EXERCISE.
In the movie review below, list every actor whom the paragraph beginning "It's not absolutely terrible" names for their performance.

TEXT SHOWN.
==========
The movie that almost started World War III. Well, not really but it's still funny to think that a silly Seth Rogen flick caused this much of a ruckus. Especially after seeing the thing.

This should also be up at Channel 24 at some point and I'l post a link if and when that happens.

What it's about

Dave Skylark, the charismatic but not too bright anchor of an entertainment news show, is invited for a once-in-a-lifetime interview with North Korean dictator Kim Jong-un. Before he and his best friend/ producer, Aaron Rapaport, head off for their rendezvous with the infamous “Supreme Leader” in his home country, however, they are enlisted by the CIA to use their almost unheard of close proximity to Jong-un to discreetly assassinate him.

What we thought

At this point, the Interview is far more famous for the bizarre circumstances in which it was released than anything within the film itself – and, honestly, that's probably for the best.

It's not absolutely terrible by any means as it does contain an above average amount of laughs for a latter day Seth Rogen vehicle and both James Franco as the affably slappable Dave Skylark and Randall Park who is pretty damn great as Kim Jung-un himself offer up a couple of very enjoyable comic performances. At the same time, Rogen himself along with newcomer Diana Bang and the always welcome Lizzy Caplan more than hold their own as the film's relative straight men (and women) and, even when it's not causing you to bust a gut laughing (which is most of the time really) its nearly two-hour running time goes by pretty painlessly.

The problem though, is that while it's perfectly OK as a very disposable, sporadically funny and dopey buddy-comedy, the film absolutely refuses to step up to the plate and do its potentially satirical, cutting and chutzpadik premise the justice it so absolutely deserves. The ludicrous over-reaction to it by North-Korean-sympathizing terrorists looks all the more silly when you consider just how infantile and safe the film ended up being. But then, terrorists have never exactly been known for either their sense of perspective or their ability to take a joke, now have they?

The biggest problem, I think, is that while the freewheeling and largely improvised Apatow-type comedy certainly has its charms – especially in the hands of Rogen, Franco and Goldberg, three of of Judd Apatow's most notable disciples – its lack of tight, disciplined gag writing is a huge problem for a film that's desperately in need of comedic focus.
==========
DATA BELOW.
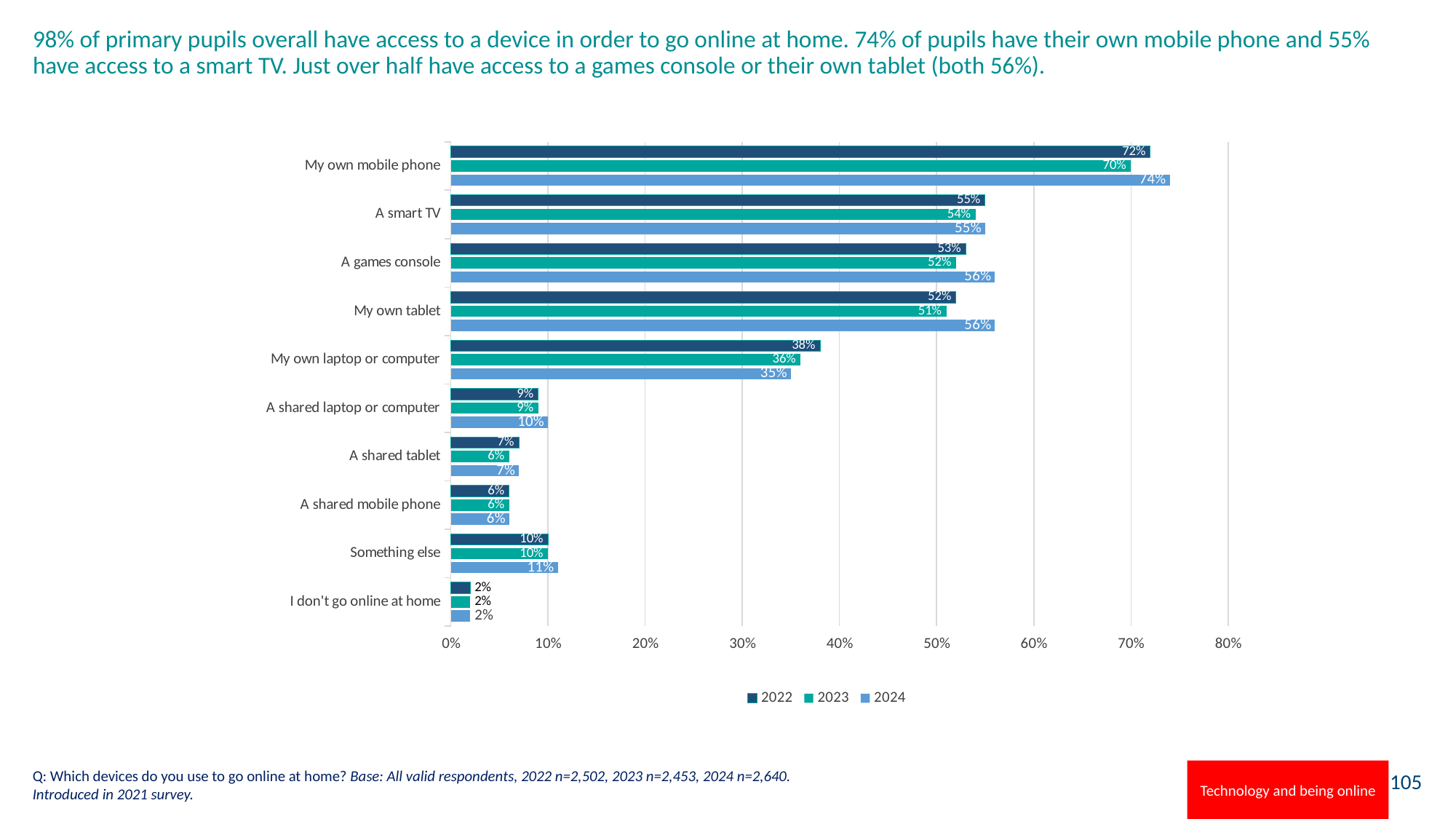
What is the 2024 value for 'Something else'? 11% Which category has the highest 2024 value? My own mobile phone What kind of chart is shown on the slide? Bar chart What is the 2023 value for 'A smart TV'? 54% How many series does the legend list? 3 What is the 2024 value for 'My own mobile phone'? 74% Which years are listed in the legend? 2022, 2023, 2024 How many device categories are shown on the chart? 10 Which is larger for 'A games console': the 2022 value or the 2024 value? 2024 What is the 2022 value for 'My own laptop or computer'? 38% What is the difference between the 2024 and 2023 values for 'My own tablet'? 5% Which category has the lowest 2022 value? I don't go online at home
==========
REPLY TO THE TASK.
James Franco, Randall Park, Seth Rogen, Diana Bang, Lizzy Caplan